So I traveled to Normal, Illinois to get a closer look at Illinois State coach Dan Muller. In last week’s story we discussed the tragedies of 2015. Today we take a lighter look at the Redbird head man.

ISU was 18-14 last season and Muller’s four-year (all with the Redbirds) head coaching record of 76 and 58, is solid if not spectacular. His teams are typically hard working, athletic, tall and often surprise more highly rated teams.

We played a little ‘word association’ game with the 40-year-old Muller. I asked him about his former head coach and a man he worked for, Pittsburgh Head Coach Kevin Stallings, ISU play-by-play man Dick Luedke, Wichita State Head Coach Gregg Marshall, Tennessee State Head Coach and former Muller assistant Dana Ford and former teammate Rico Hill.

Listen for how many times he uses the word ‘friend’. You learn a lot about the man coaching the team most likely to challenge Wichita State for this year’s Missouri Valley Conference title.

 

 

The I-74 Rivalry with Bradley is one of the oldest and enduring college basketball rivalries in the nation. Beginning in the 1904-05 season these two MVC teams have met 119 times with Bradley holding the edge with a 63-56 record.

Muller has both played and coached in the ‘War on 74’ and says it is a special event on the Redbird schedule. The two teams have rarely been good at the same time over the last 15 or 20 years, but Muller remembers a different scenario from his playing days.
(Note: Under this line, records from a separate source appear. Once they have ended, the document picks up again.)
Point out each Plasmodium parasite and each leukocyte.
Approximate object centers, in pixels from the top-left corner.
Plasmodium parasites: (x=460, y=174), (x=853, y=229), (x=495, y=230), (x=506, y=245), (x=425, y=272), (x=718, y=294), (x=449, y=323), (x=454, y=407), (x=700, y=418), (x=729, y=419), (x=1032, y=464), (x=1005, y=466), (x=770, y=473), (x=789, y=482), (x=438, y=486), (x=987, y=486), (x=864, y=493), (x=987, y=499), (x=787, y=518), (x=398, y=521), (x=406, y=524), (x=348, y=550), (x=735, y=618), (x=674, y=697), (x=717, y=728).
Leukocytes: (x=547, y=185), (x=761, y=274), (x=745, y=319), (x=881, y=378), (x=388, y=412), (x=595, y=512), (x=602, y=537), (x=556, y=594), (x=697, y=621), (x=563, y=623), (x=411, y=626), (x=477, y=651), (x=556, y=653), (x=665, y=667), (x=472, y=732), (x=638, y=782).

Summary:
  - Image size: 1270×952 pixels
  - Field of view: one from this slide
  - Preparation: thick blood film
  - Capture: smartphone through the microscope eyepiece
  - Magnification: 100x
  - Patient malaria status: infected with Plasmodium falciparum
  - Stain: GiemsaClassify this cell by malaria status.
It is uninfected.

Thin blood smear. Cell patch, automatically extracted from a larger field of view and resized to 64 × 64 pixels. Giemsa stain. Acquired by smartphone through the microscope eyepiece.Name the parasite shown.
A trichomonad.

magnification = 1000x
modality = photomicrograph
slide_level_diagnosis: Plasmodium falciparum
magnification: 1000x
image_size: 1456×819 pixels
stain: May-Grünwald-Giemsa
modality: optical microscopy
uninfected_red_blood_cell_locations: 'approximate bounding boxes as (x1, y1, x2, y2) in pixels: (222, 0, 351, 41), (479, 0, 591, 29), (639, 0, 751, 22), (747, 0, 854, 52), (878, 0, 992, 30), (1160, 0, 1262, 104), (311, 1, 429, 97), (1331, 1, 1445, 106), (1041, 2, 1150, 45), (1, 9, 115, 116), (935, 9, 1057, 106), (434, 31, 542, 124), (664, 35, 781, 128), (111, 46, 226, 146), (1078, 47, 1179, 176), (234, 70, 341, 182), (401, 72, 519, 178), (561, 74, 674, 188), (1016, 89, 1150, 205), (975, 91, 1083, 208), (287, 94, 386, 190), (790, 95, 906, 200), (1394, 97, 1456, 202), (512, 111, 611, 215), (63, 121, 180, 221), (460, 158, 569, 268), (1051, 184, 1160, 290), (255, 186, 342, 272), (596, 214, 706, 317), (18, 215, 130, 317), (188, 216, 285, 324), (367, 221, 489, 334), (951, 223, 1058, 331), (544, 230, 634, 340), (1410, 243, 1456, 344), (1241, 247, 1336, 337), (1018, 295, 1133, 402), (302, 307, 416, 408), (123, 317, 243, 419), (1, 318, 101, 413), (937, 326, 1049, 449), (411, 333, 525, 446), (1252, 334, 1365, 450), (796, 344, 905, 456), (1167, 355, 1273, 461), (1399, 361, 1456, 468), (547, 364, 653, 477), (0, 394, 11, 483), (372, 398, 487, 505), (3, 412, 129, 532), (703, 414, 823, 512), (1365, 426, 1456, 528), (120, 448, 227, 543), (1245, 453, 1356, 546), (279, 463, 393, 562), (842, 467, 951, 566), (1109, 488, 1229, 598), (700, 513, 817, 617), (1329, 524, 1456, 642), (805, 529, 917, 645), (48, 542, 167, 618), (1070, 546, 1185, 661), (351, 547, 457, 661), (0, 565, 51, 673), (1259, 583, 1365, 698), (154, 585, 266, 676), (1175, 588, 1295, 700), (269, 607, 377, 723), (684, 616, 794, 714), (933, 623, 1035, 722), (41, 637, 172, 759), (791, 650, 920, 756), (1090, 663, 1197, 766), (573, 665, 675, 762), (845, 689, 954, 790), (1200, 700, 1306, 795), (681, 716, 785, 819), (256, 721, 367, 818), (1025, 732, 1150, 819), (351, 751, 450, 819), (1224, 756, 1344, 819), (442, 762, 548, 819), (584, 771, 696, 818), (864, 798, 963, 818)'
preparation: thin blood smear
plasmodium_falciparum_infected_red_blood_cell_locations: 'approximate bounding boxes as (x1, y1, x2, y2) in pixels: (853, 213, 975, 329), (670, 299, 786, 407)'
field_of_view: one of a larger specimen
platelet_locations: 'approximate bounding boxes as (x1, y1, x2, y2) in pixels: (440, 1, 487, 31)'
He believes Braves head coach Brian Wardle has Bradley moving in the right direction and sees greater rivalry games ahead.

 

 

Missouri Valley Conference teams seem to be coached by men that genuinely coach for all the right reasons. We have had the opportunity to speak with most of these men in less guarded situations and continually come away from those conversations with the sense of their true commitment to their players, universities and to the things that truly matter.